Dates: August 9-11, 2019 
Run time: approximately 2 hours with one, 10-minute intermission
Location: Lalie Theatre

James, an Argentine veteran of the Malvinas/Falklands War, wakes one morning to a big surprise in his living room: two big black bags containing ten million dollars. Determined to turn his life around, James embarks on an adventure from Seattle to South America. But is he willing to face the ghosts of his past in order to transform his future?

Based on an overlooked but deeply significant moment in Latin American history, this new fast-paced drama by Julieta Vitullo draws on music, movement, and magical realism to craft a universal story about the devastating effects of violence and the long and winding road to healing and redemption.

Two Big Black Bags will be presented as a scripts-in-hand, workshop production in collaboration with eSe Teatro, Parley, and ACTLab. The play will be presented in English with some spoken Spanish and music in Spanish.

Cast

Jeff Allen Pierce
Jon Diaz
Mario Martinez
Michael D. Blum
Rose Cano
Monica Cortés-Viharo
Ashley Salazar

Creative Team

Written by Julieta Vitullo
Directed by Rebecca Tourino Collinsworth
Music direction by Meg Savlov
Set Design and Build: Matthew Smith
Costumes and Props: Jessica Moreno Caycho
Original Music by Matilde Vitullo
Stage Manager: Melissa Chenoa Márquez
Producers: Rose Cano, Julieta Vitullo

A Personal Statement from the Playwright, Julieta Vitullo

I was six when the Argentine military decided to appeal to an old anti-colonial cause to incite patriotic feelings and regain popularity. The U.S.-backed military dictatorship had been in power since 1976, having left 30,000 people “disappeared.” On April 2nd, 1982 the armed forces composed mainly of young conscripted soldiers with no training, landed on the Malvinas/Falklands, an archipelago 370 miles off of Patagonia that had been occupied by the British since 1833. Our teacher forced us to support “our troops” and sing against Margaret Thatcher. I felt conflicted knowing the military had killed one of my parents’ friends, and didn’t like that the conscripted soldiers had to fight while the professionals stayed home.

Two decades later I was studying at Rutgers and had to choose a dissertation topic for my PhD in Latin American literature. The Falklands War crystallized as the most important event to have shaped my political worldview. It was a widely overlooked topic and little had been written about the literature produced in its aftermath. In the next few years, I traveled to the islands, finished my dissertation, published a book on the fictions of the war, went to the islands again, and made the award-winning documentary film La forma exacta de las islas, based on a traumatic experience I underwent following my first trip.

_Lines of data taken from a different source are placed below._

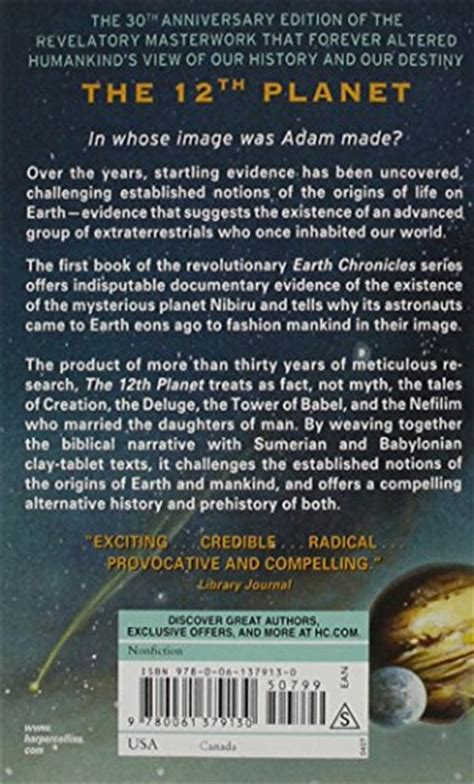 the 12th planet earth chronicles series book 1 books 1 twelfth planet book i of the earth chronicles the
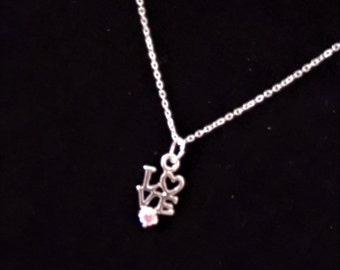 Love Necklace in Sterling Silver with Pink Cubic Zirconia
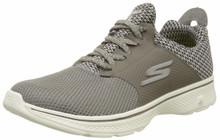 Skechers Mens Gowalk 4 - Instinct Taupe Sneaker - 7.5
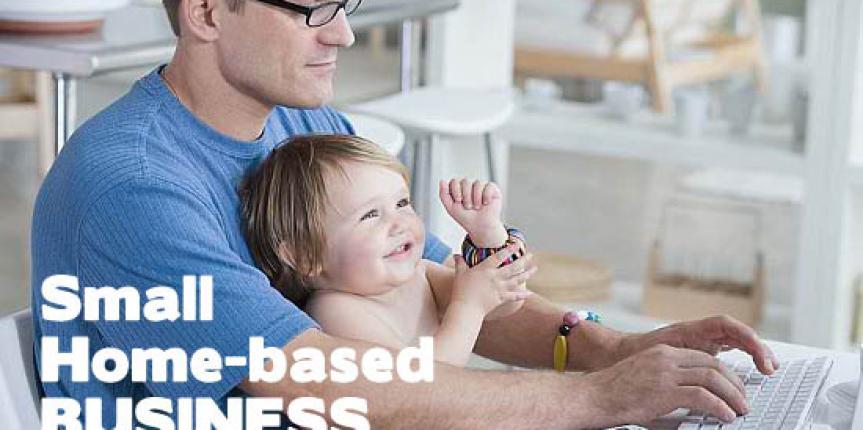 Top 10 Best Home-Based Business Start-ups For Entrepreneurs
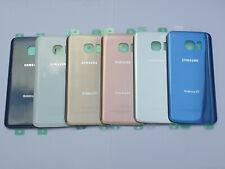Vitre arrière - couvercle capot cache batterie avec adhésif - Samsung Galaxy S7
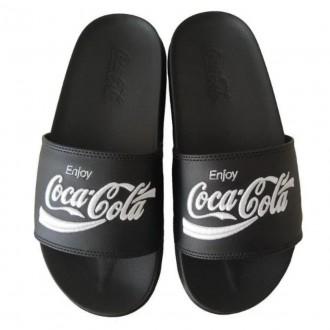 Imagem - Chinelo Slide Coca-cola Clássico Cc2956 cód: 20000229CC295620001354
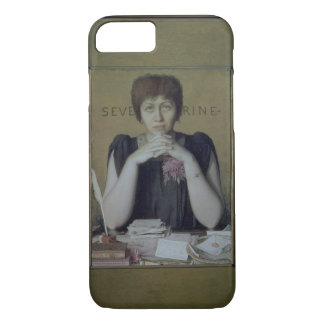 Portrait of Severine (Caroline Remy) (1855-1929) ( iPhone 7 Case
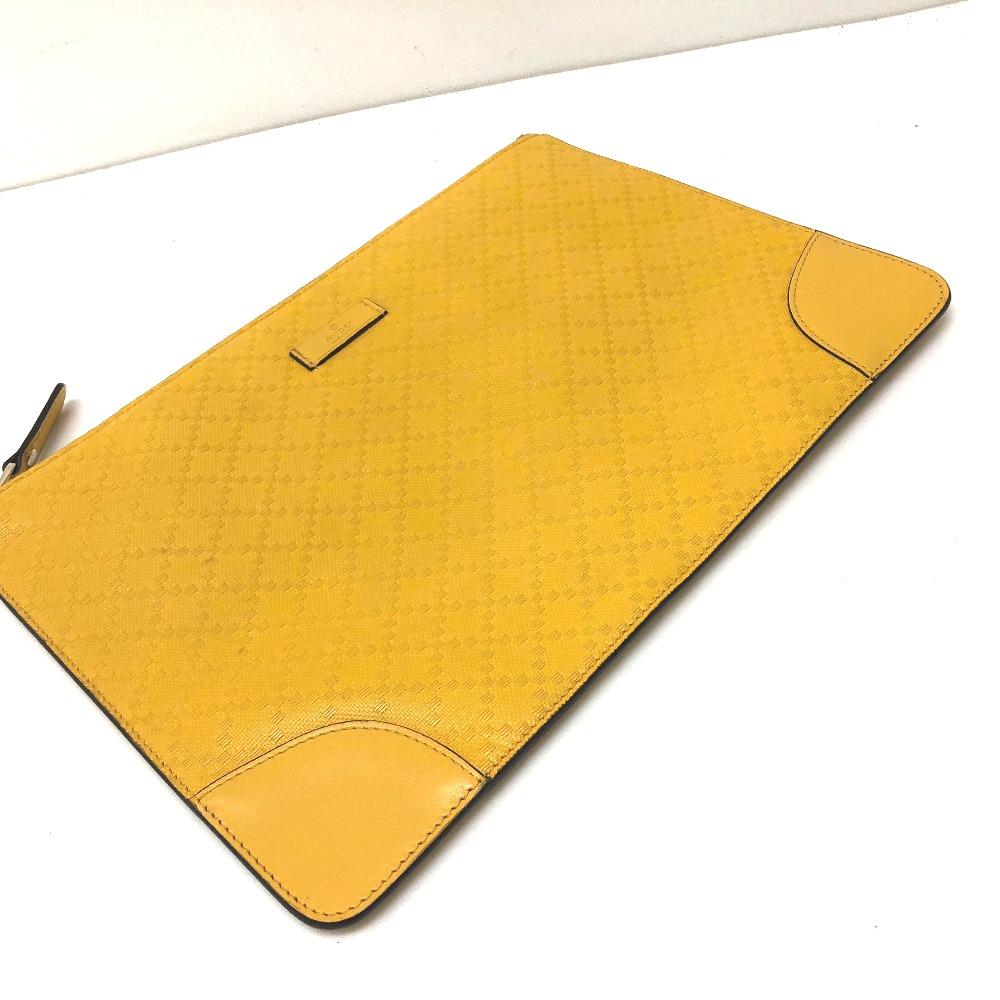 d05785c88 BRANDSHOP REFERENCE: AUTHENTIC GUCCI Unused Diamante Clutch bag ...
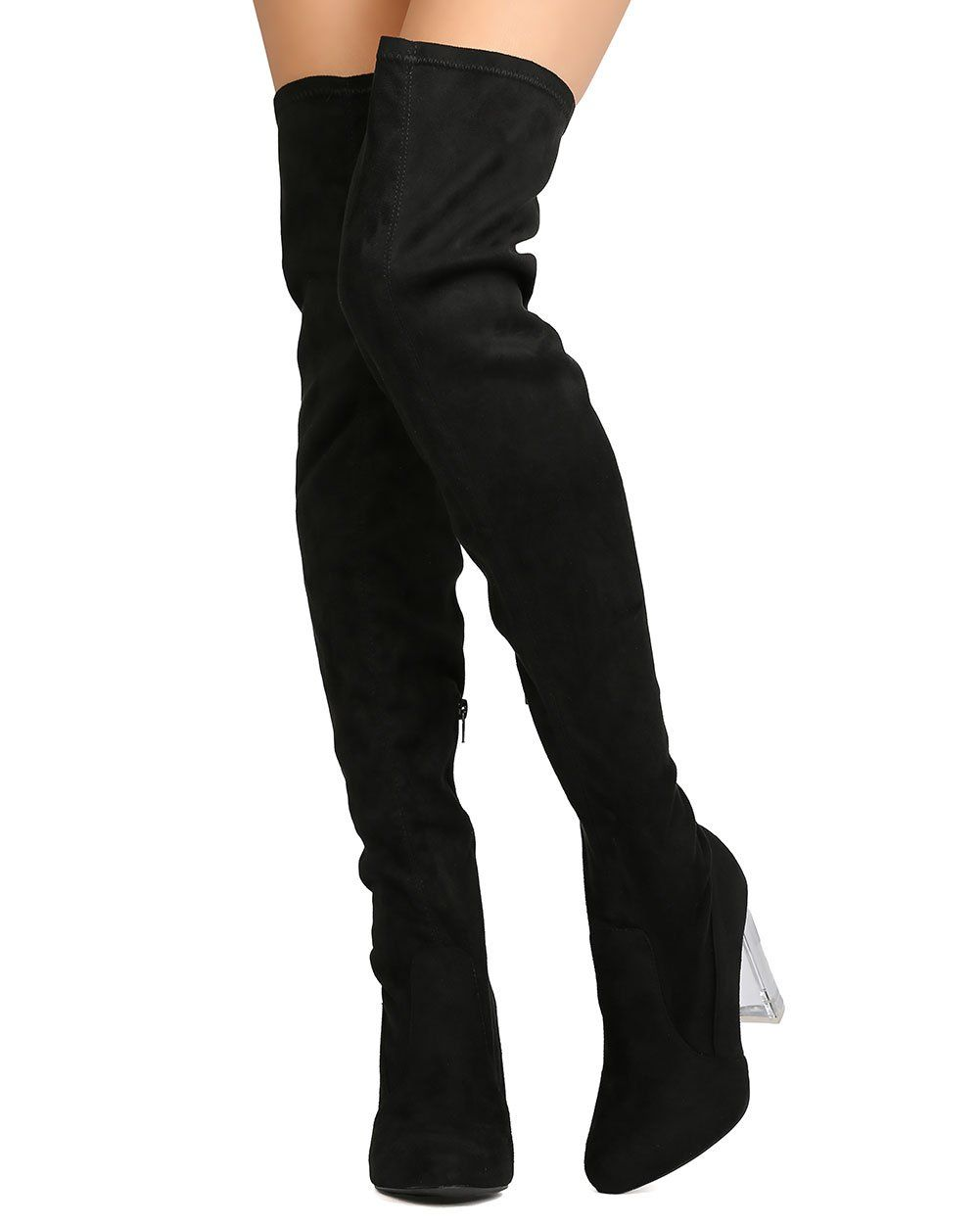 747445d6b41 Wild Diva GA41 Women Faux Suede Thigh High Lucite Block Heel Boot Black  Size  6.5     Want to know more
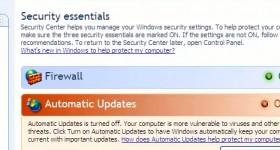 Windows XP la sfarsit de cariera, ce facem?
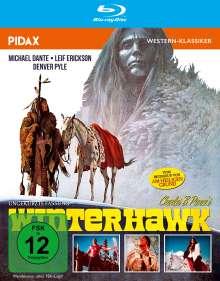 Winterhawk (Blu-ray), Blu-ray Disc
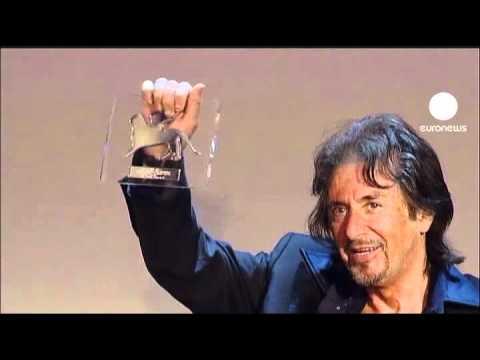euronews cinema - Al Pacino honoré à la Mostra de Venise
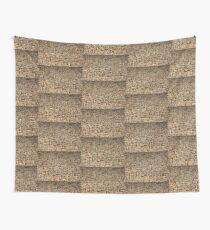 Mosaic Pebble Wall Wall Tapestry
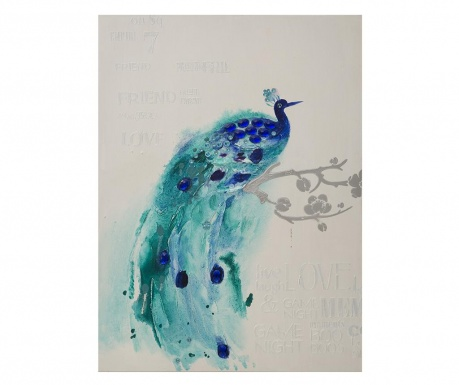 Obraz Blue Feathers 90x120 cm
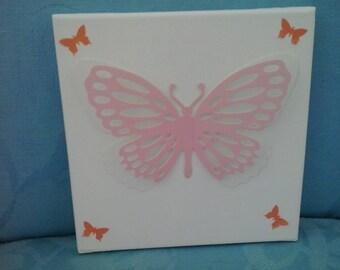 pink 3d butterflies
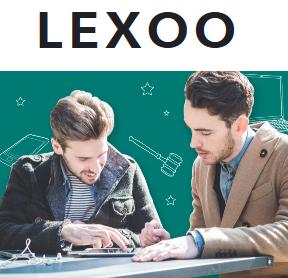 Lexoo-logo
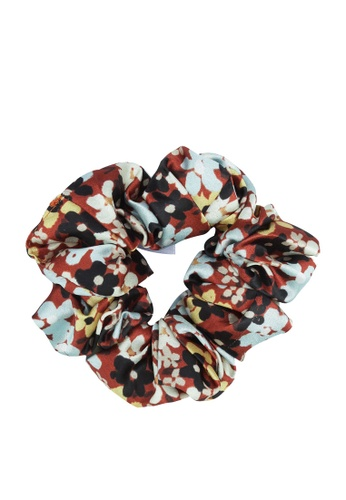 Charlie Holiday multi Tour Scrunchie 33412ACD9DB5D6GS_1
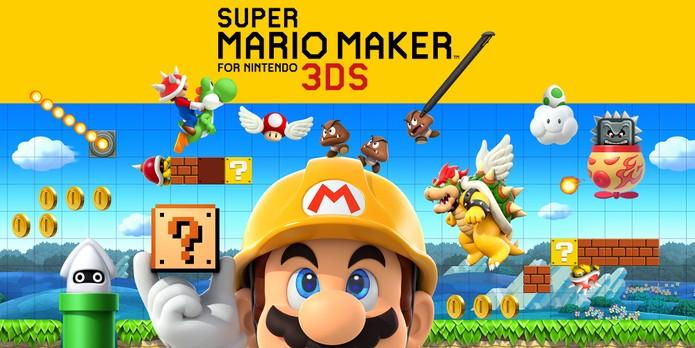 Super Mario Maker retorna via 3DS (Foto: Divulgação/Nintendo)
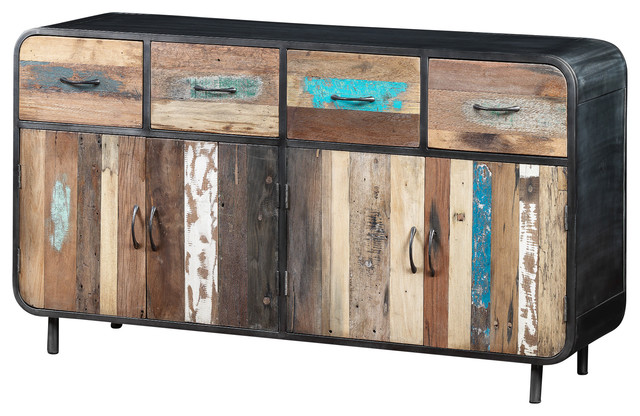 Large Sideboard Made of Recycled Boat Wood and Industrial Metal - Industrial - Buffets And ...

By the time the film was released, I thought I was done with the topic.

However, some months ago an idea popped into my head: a veteran of the Malvinas who is struggling with trauma and addiction awakes to two big black bags in his living room. I thought of this for days, trying to figure out the connection between the bags, which my imagination had filled with ten million dollars, and the trauma of the war. I didn’t think I had anything else to say about the Malvinas war, and yet there I was, writing my way into a play about it. I felt a freedom I hadn’t experienced while dealing with the topic from a theoretical or autobiographical perspective. Suddenly, I had no restraints: my veteran was called James; he was an Argentine who grew up speaking English with his Irish grandma; during the war, English saved his life; he suffered a split following the trauma and was fighting with his alter ego; he met his wife during the 9/11 attacks in New York; the war memories had wrecked his mental health and he was throwing his life away; he ached to return to his wife and daughters. My plot and characters provided me with a backdrop of themes I was familiar with (terrorism, colonization, oppression, identity and language) but now I could exercise and unrestricted creative freedom to impact my audience through a live, three-dimensional and playful theatrical experience.

As a citizen of a country that carries its traumas on its collective sleeve, and an immigrant who arrived in the U.S. right before 9/11 (witnessing the collapse of the towers and the breakdown of the American psyche), I’m amazed by U.S. Americans’ ability to normalize the idea of perpetual war. There can never be too many plays about the devastating effects of war, and there can always be more stories to learn about cultures we have little knowledge of.

The Malvinas/Falklands War

The 1982 war between Argentina and Great Britain for sovereignty over a group of islands located 480 miles northeast of Cape Horn was the only war in which Argentina participated during the twentieth century, and the only one that involved civilians. Most Argentines supported the military confrontation at this moment, just as the dictatorial, genocidal regime that started it underwent its deepest crisis of legitimacy. No previous event in Argentine history had lent itself to such consensus between the military and civil society based on a sense of national belonging and identity. Eventually, Argentina’s defeat brought with it a victory insofar as it spelled the end of the dictatorship, and paved the way for a return to democracy.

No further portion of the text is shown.